Use a small table saw to cut it to size and use a fine tooth blade (mine was 64 tooth) designed for OSB cutting. Go slow when cutting and then pre drill the holes for the screws before installing it. You can install the gaskets and hardware very easily and it's very strong so if someone steps on it it won't break.
Just an idea.
 
guy in Ohio parting a 250DA checking on his gas cap for me.
Yea, snatch that up ASAP. You'll be so far ahead. What happened to me let be a lesson to others. There is the small chain that connects the cap to the inside of the filler tube. Well, you get so accustomed to just unscrewing and letting her go that its second nature. Problem is that little screw that holds the inner chain on, after what, 10-15 years, wears loose. Then, the next time you let-er-go, Doh! The smallest of details can cause the biggest issues........
 
I bought two new Bowmar hatches from Defender, about $500 each. Unfortunately nothing currently made fits the holes in my deck, so I picked slightly larger ones and enlarged the cutouts to fit.

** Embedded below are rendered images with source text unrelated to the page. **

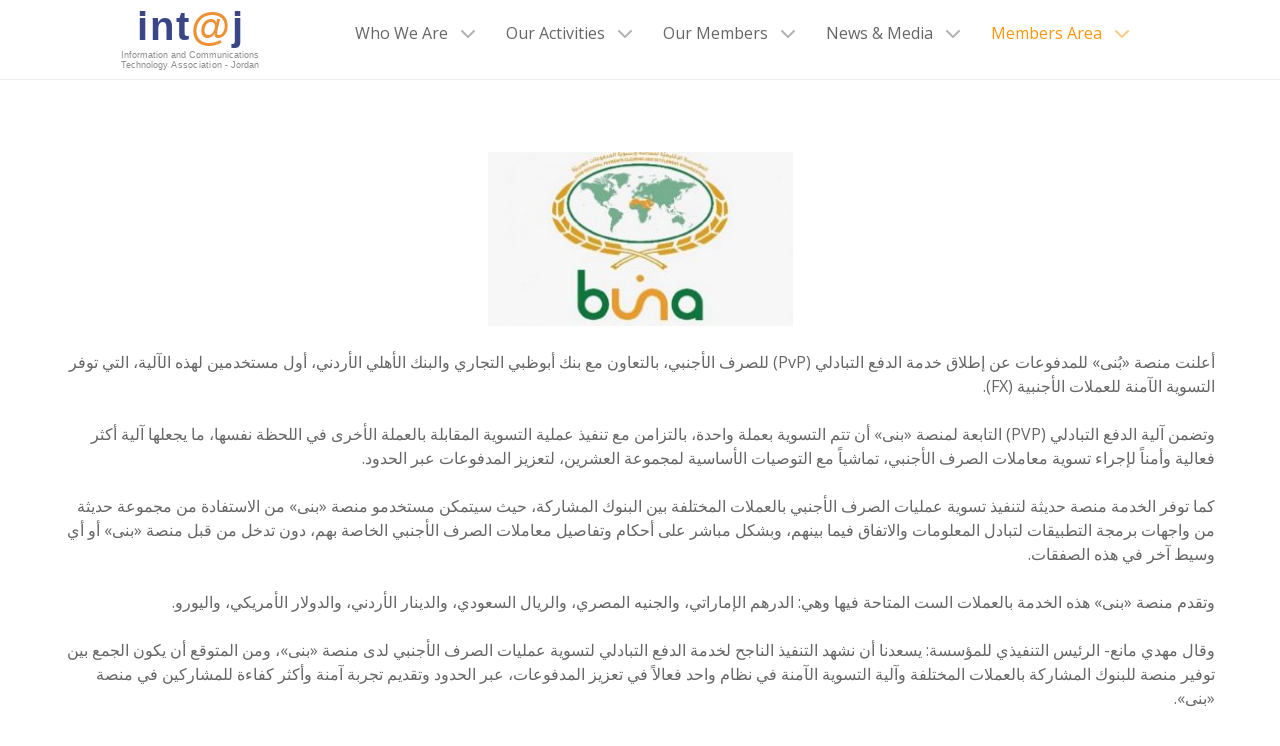

--- FILE ---
content_type: application/javascript;charset=UTF-8
request_url: https://uidbi-zgph.maillist-manage.com/ua/TrailEvent?category=update&action=view&trackingCode=ZCFORMVIEW&viewFrom=URL_ACTION&zx=12640b846&signupFormIx=3ze95cdcac448c302b73733580a0d4ce6a4de69988d5db31d32ab564968f5716b4&zcvers=3.0&source=https%3A%2F%2Fintaj.net%2F%25d8%25a8%25d9%2586%25d9%2589-%25d8%25aa%25d8%25b7%25d9%2584%25d9%2582-%25d8%25ae%25d8%25af%25d9%2585%25d8%25a9-pvp-%25d8%25a8%25d8%25a7%25d9%2584%25d8%25aa%25d8%25b9%25d8%25a7%25d9%2588%25d9%2586-%25d9%2585%25d8%25b9-%25d8%25a3%25d8%25a8%25d9%2588%25d8%25b8%25d8%25a8%25d9%258a-%25d8%25a7%25d9%2584%2F
body_size: 805
content:
zcParamsCallback({orgIx:"3zb3acd81e7dc1039857e29eb34428d506404e8ec4f0a143150e765c07bb6452e1", actIx:"3z2543264fad3d317ce52d1beb54182f96fd29e65e56f6d13de3954dfb8b30fdc0",custIx:"3z150e8abe41c474482a2379ca8f8245502f63f3f6863599c86d8eb4359460cb28"});
zcSFReferrerCallback({status:"200",encryptSFId:"3ze95cdcac448c302b73733580a0d4ce6a4de69988d5db31d32ab564968f5716b4",zc_ref:"3z150e8abe41c474482a2379ca8f8245504c116db696496992e3b386780a9db590",cntrIx:"3ze95cdcac448c302b73733580a0d4ce6af22e1243d97817dd14a03dfe10a1627a"});
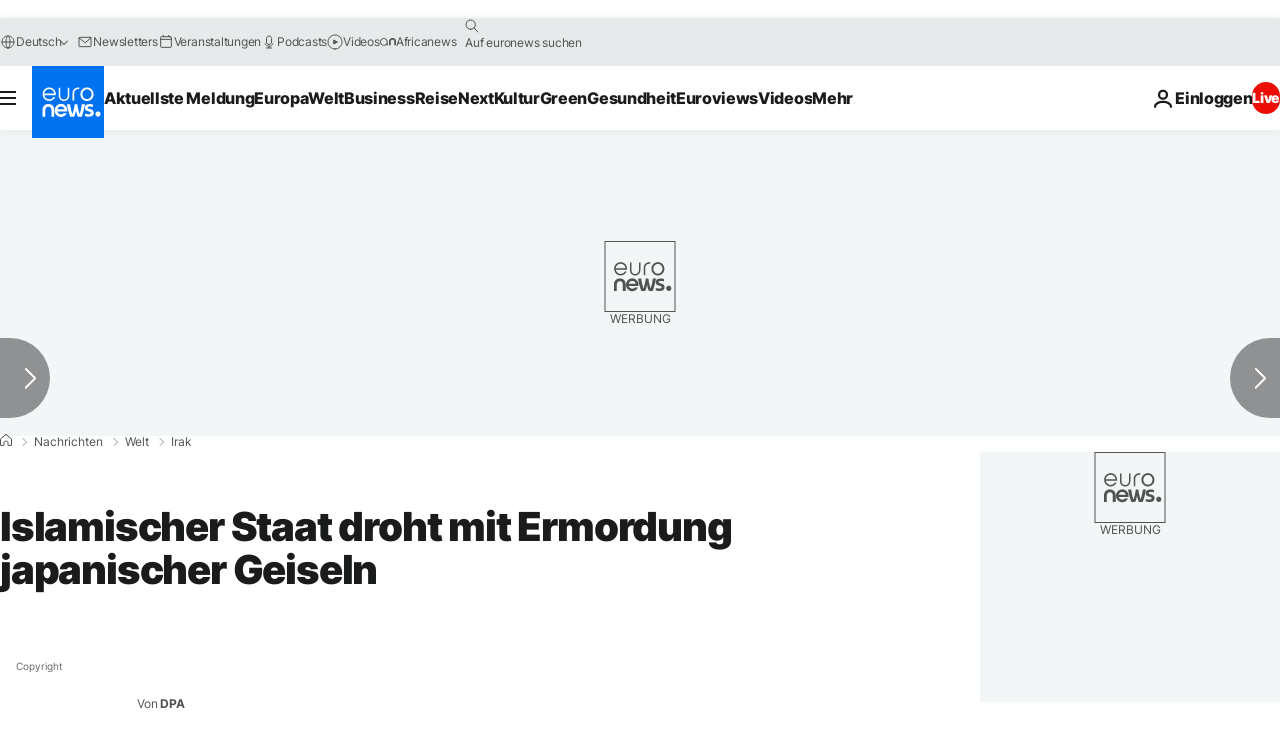

--- FILE ---
content_type: application/javascript
request_url: https://ml314.com/utsync.ashx?pub=&adv=&et=0&eid=84280&ct=js&pi=&fp=&clid=&if=0&ps=&cl=&mlt=&data=&&cp=https%3A%2F%2Fde.euronews.com%2F2015%2F01%2F20%2Fislamischer-staat-droht-mit-ermorderung-japanischer-geiseln&pv=1768865938435_j2kc3nny1&bl=en-us@posix&cb=1010638&return=&ht=&d=&dc=&si=1768865938435_j2kc3nny1&cid=&s=1280x720&rp=&v=2.8.0.252
body_size: 729
content:
_ml.setFPI('3658426175240798258');_ml.syncCallback({"es":true,"ds":true});_ml.processTag({ url: 'https://dpm.demdex.net/ibs:dpid=22052&dpuuid=3658426175240798258&redir=', type: 'img' });
_ml.processTag({ url: 'https://idsync.rlcdn.com/395886.gif?partner_uid=3658426175240798258', type: 'img' });
_ml.processTag({ url: 'https://match.adsrvr.org/track/cmf/generic?ttd_pid=d0tro1j&ttd_tpi=1', type: 'img' });
_ml.processTag({ url: 'https://ib.adnxs.com/getuid?https://ml314.com/csync.ashx%3Ffp=$UID%26person_id=3658426175240798258%26eid=2', type: 'img' });
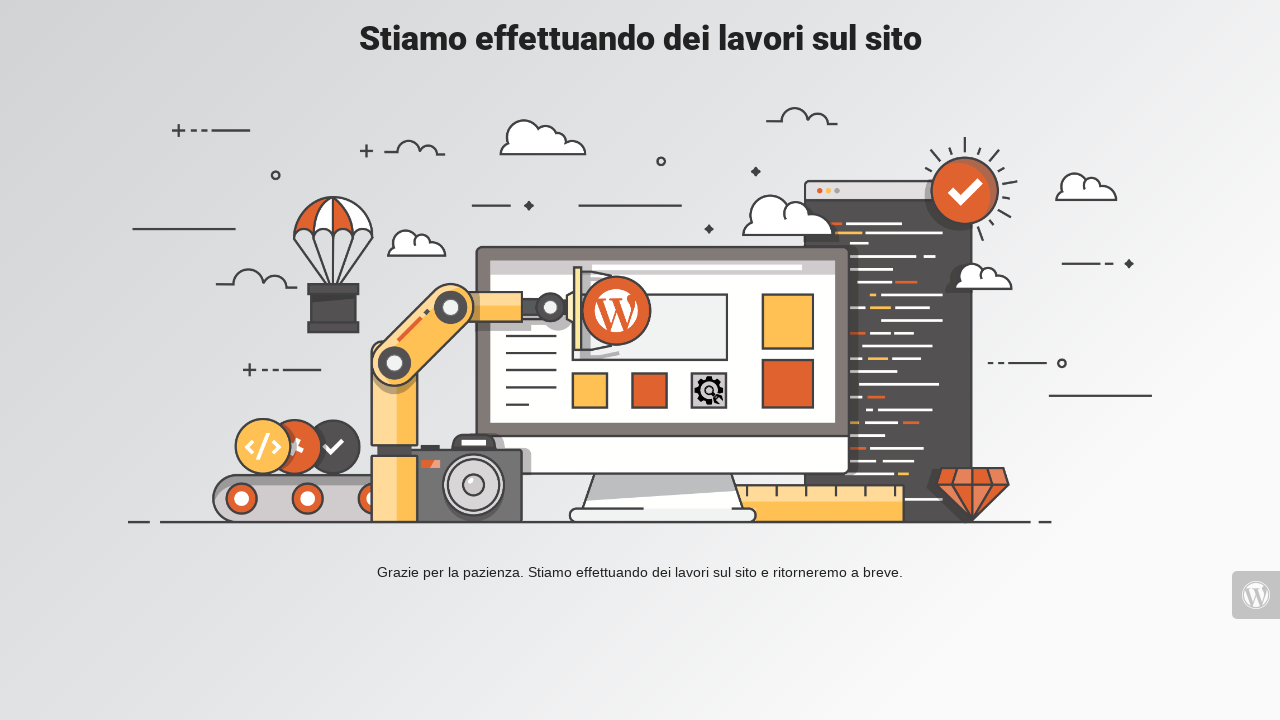

--- FILE ---
content_type: text/html; charset=UTF-8
request_url: http://gustavline.it/products/m00120014295
body_size: 755
content:

<html lang="en">
  <head>
    <meta charset="utf-8">
    <meta http-equiv="X-UA-Compatible" content="IE=edge">
    <meta name="viewport" content="width=device-width, initial-scale=1">
    <title>Associazione Linea Gustav is under construction</title>
    <meta name="description" content="Centro studi e ricerche storico militari" />
    <meta name="generator" content="Plugin gratuito per WordPress UnderConstructionPage">
    <link rel="stylesheet" href="https://fonts.bunny.net/css?family=Roboto:400,900">
    <link rel="stylesheet" href="http://gustavline.it/wp-content/plugins/under-construction-page/themes/css/bootstrap.min.css?v=4.01" type="text/css">
<link rel="stylesheet" href="http://gustavline.it/wp-content/plugins/under-construction-page/themes/css/common.css?v=4.01" type="text/css">
<link rel="stylesheet" href="http://gustavline.it/wp-content/plugins/under-construction-page/themes/under_construction/style.css?v=4.01" type="text/css">
<link rel="stylesheet" href="http://gustavline.it/wp-content/plugins/under-construction-page/themes/css/font-awesome.min.css?v=4.01" type="text/css">
<link rel="icon" href="http://gustavline.it/wp-content/plugins/under-construction-page/themes/images/favicon.png" />
  </head>

  <body>
    <div class="container">
      <div class="row">
        <div class="col-xs-12 col-md-12 col-lg-12">
          <h1>Stiamo effettuando dei lavori sul sito</h1>
        </div>
      </div>
    </div>

    <div id="hero-image">
      <img src="http://gustavline.it/wp-content/plugins/under-construction-page/themes/under_construction/under_construction.png" alt="Construction work in progress" title="Construction work in progress">
    </div>
    <div class="container">

      <div class="row">
        <div class="col-xs-12 col-md-8 col-md-offset-2 col-lg-offset-2 col-lg-8">
          <p class="content">Grazie per la pazienza. Stiamo effettuando dei lavori sul sito e ritorneremo a breve.</p>
        </div>
      </div>

      <div class="row" id="social">
        <div class="col-xs-12 col-md-12 col-lg-12">
          
        </div>
      </div>

    </div>
    <div id="login-button" class="loggedout"><a href="http://gustavline.it/wp-login.php"><i class="fa fa-wordpress fa-2x" aria-hidden="true"></i></a></div>
  </body>
</html>
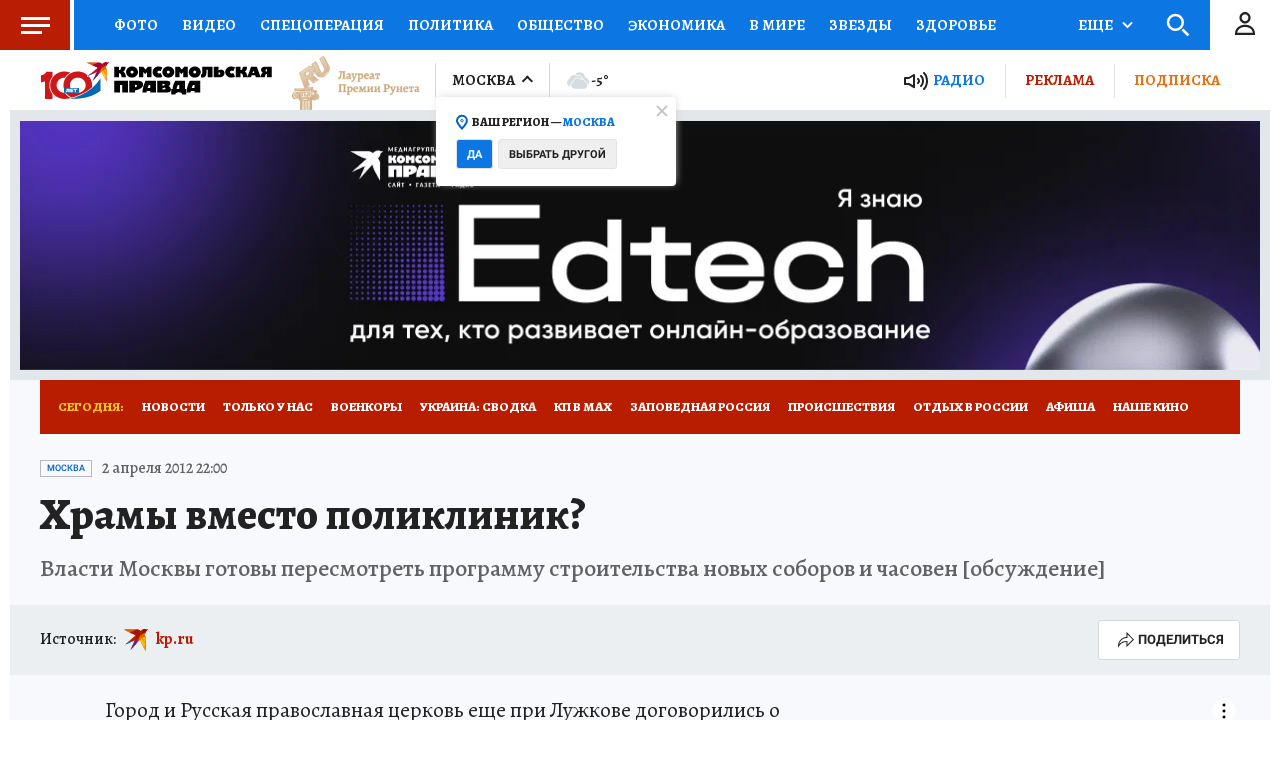

--- FILE ---
content_type: text/html
request_url: https://tns-counter.ru/nc01a**R%3Eundefined*kp_ru/ru/UTF-8/tmsec=kp_ru/587474159***
body_size: -72
content:
18CF70366970940FX1768985615:18CF70366970940FX1768985615

--- FILE ---
content_type: text/html; charset=UTF-8
request_url: https://tech.punchmedia.ru/sync/?pn=_pm_&pu=23gvf85xbakpyi27wzw89lbyhcinv5wfmry&pt=30
body_size: 427
content:
{"pmg":{"pu":"EekD1RwIMg84"},"_pm_":{"pu":"23gvf85xbakpyi27wzw89lbyhcinv5wfmry"}}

I took the time to scrape out an inch or so of old deck core around the cutout (which was mostly dry, but for one corner of the salon hatch which had rotted out) and filled in the gap with thickened epoxy.

You don't have to bed the hatch in with 4200, a more maintenance-friendly alternative is to use a continuous thick bead of butyl tape. Also a good idea to through-bolt the hatch rather than using screws, and wrap the bots with butyl tape. 89P270 is dead right about old silicone caulk though, that stuff is a pig to remove and by far the worst part of the job.

The job was messy, but not difficult (except for the old silicone), and was quite comfortably done under shrinkwrap where you're not racing the weather.